Aadhaar is OK but not its overreach says Indian top court

New Delhi, September 27 2018: Aadhaar, the Indian Universal Identification scheme and the world’s largest biometric ID programme  is legal but its overreach to encompass all manner of  services is wrong, says  the nation's highest court.
The 12-digit unique identification number was touted as a  way to tighten  the  public distribution system  where benefits were rampantly misused.
Since last year, several banks had been refusing to open new accounts without an Aadhaar. This was even before the Reserve Bank of India’s  March 31  deadline to link bank accounts with the 12-digit ID  became operational.
The Constitution Bench of the Supreme Court of India yesterday was unanimous in declaring that seeding of Aadhaar with mobile phone SIM cards was unconstitutional.  A five-judge bench struck down section 57 of the Aadhaar Act, which allowed corporate entities or even individuals to demand an Aadhaar card in exchange for goods or services. 
"The Constitution does not permit the establishment of an authority that in turn through an invasive programme can chain every Indian citizen/resident to a central data bank and maintain lifelong records and logs of that individual" the Court said.

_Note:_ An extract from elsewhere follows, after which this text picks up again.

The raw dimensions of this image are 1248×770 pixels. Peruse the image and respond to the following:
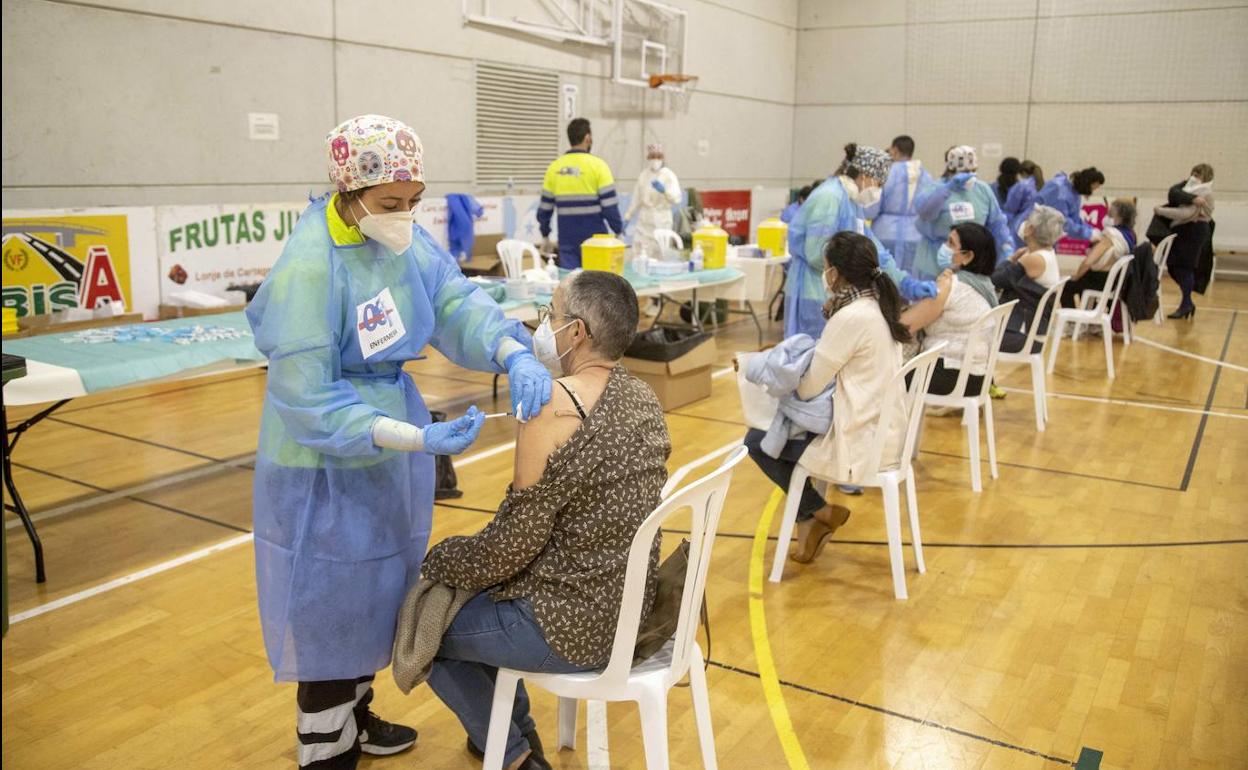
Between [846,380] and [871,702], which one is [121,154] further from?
[871,702]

Only those who wish to avail of the direct benefit transfer (DBT) schemes of the government — cooking gas, public distribution system, the rural jobs programme and so on — would have to enrol for Aadhaar. 

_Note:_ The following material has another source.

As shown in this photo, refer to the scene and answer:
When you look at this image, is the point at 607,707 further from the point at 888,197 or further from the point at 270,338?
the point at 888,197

The dissenting judge on the Bench, Justice D.Y. Chandrachud  wrote that that whatever data collected so far by service providers should be deleted forthwith.However, the Aadhaar number must still be quoted to file income tax returns and apply for a personal account number (PAN).
Some early reactions:
Ramesh Mamgain, Area Vice President, India and SAARC Region, Commvault:The honourable Supreme Court of India has made the right decision by de-linking Aadhaar data from mobile phone and bank accounts. This will go a long way in protecting user data and ensuring that there are fewer risks in data leakages. However, private enterprises will need to get their act together quickly to migrate to GDPR norms and ensure that secondary data is managed securely across locations.

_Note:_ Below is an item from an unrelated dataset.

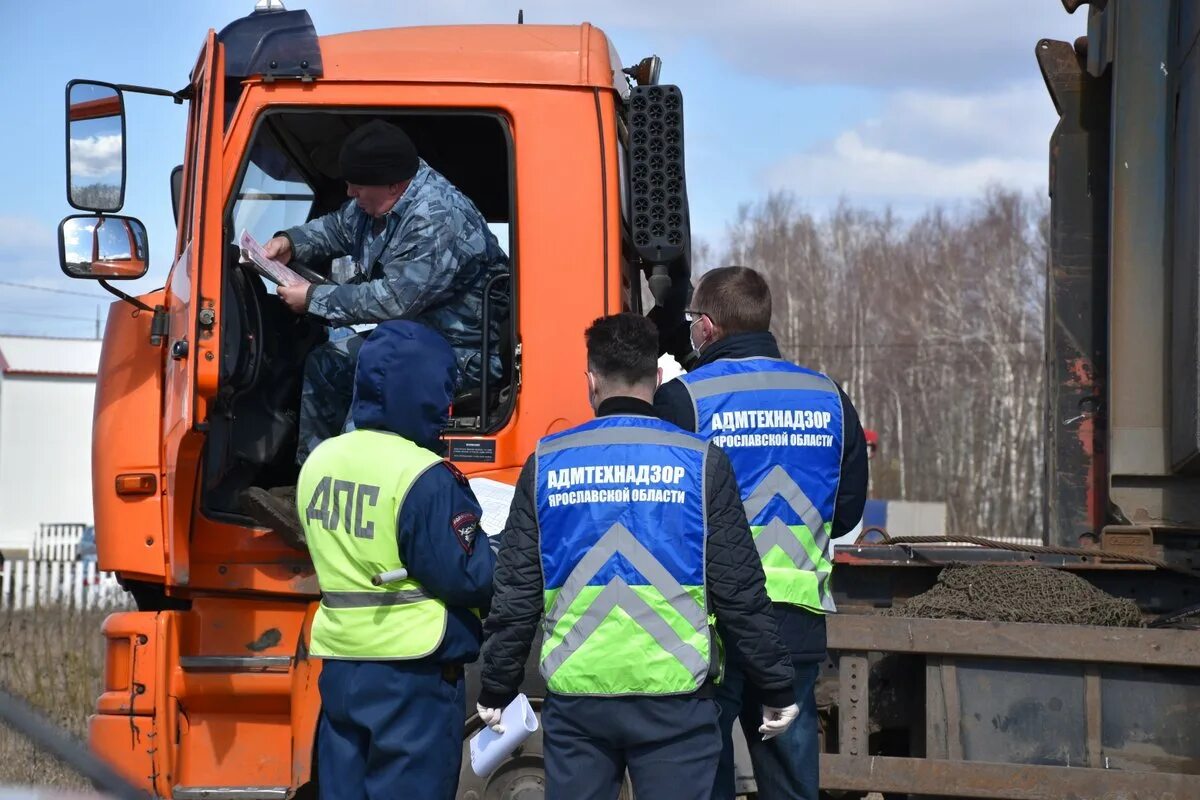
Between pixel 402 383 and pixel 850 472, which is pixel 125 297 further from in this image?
pixel 850 472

 Amba Kak, Mozilla’s Policy Advisor: By holding Section 57 of the Aadhaar Act to be unconstitutional, the Supreme Court of India has recognized the surveillance risk created by the indiscriminate and rampant use of Aadhaar for private services. While this is welcome, by allowing the State wide powers to make Aadhaar mandatory for welfare subsidies and PAN, this judgment falls short of guaranteeing Indians meaningful choice on whether and how to use Aadhaar. This is especially worrisome given that India still lacks a data protection law to regulate government or private use of personal data. Now, more than ever, we need legal protections that will hold the government to account.

Rana Gupta, Vice President, APAC Sales, Identity and Data Protection, Gemalto: Honorable Supreme Court’s judgment around the constitutional validity of Aadhaar Act shall be seen as a milestone in the ongoing journey and not an end by any means. This judgment clarifies the voluntary usage of Aadhaar but in reality it preserves the core aspects by stopping leakage of public money to unscrupulous elements by mandating the use of Aadhaar for availing any government subsidies and benefits, as well as stopping the money laundering by mandating the linkage of PAN cards with the Aadhar. Gemalto has been fortunate to be part of this journey in order to facilitate a safe journey to all concerned. Irrespective of how this journey evolves, Gemalto’s 3-step secure-the-breach suite of solutions will continue to facilitate data-protection through encryption, key management and secure authentication. The only obvious downside at this stage seems to be the constraints imposed on eKYC by any and every service provider outside the government. The convenience of eKYC will  be missed in the immediate term.

 Manav Jeet, MD & CEO, Rubique:
The recent judgement by The Supreme Court on declaring Section 57 of the Aadhaar Act unconstitutional will compel firms to re-evaluate consumer onboarding process through e-KYC. The court has now given the liberty to self-volunteer for linking Aadhar Card and opt for the e-KYC process. This is an empowering decision for customers can they can now be assured of data privacy. However, customers will have to face a couple of peculiar challenges in order to access credit. First and foremost being, delay in instant loan approvals. With physical model, the credit facilitation may take more than three days as against 10-15 minutes in online model. Also, the cost of accessing credit may go up due to physical model. This burden will mostly be passed on to the borrowers. Aadhar is a crucial link to bring the last mile under formal banking ecosystem. The judgement may impact the agenda of financial inclusion as well.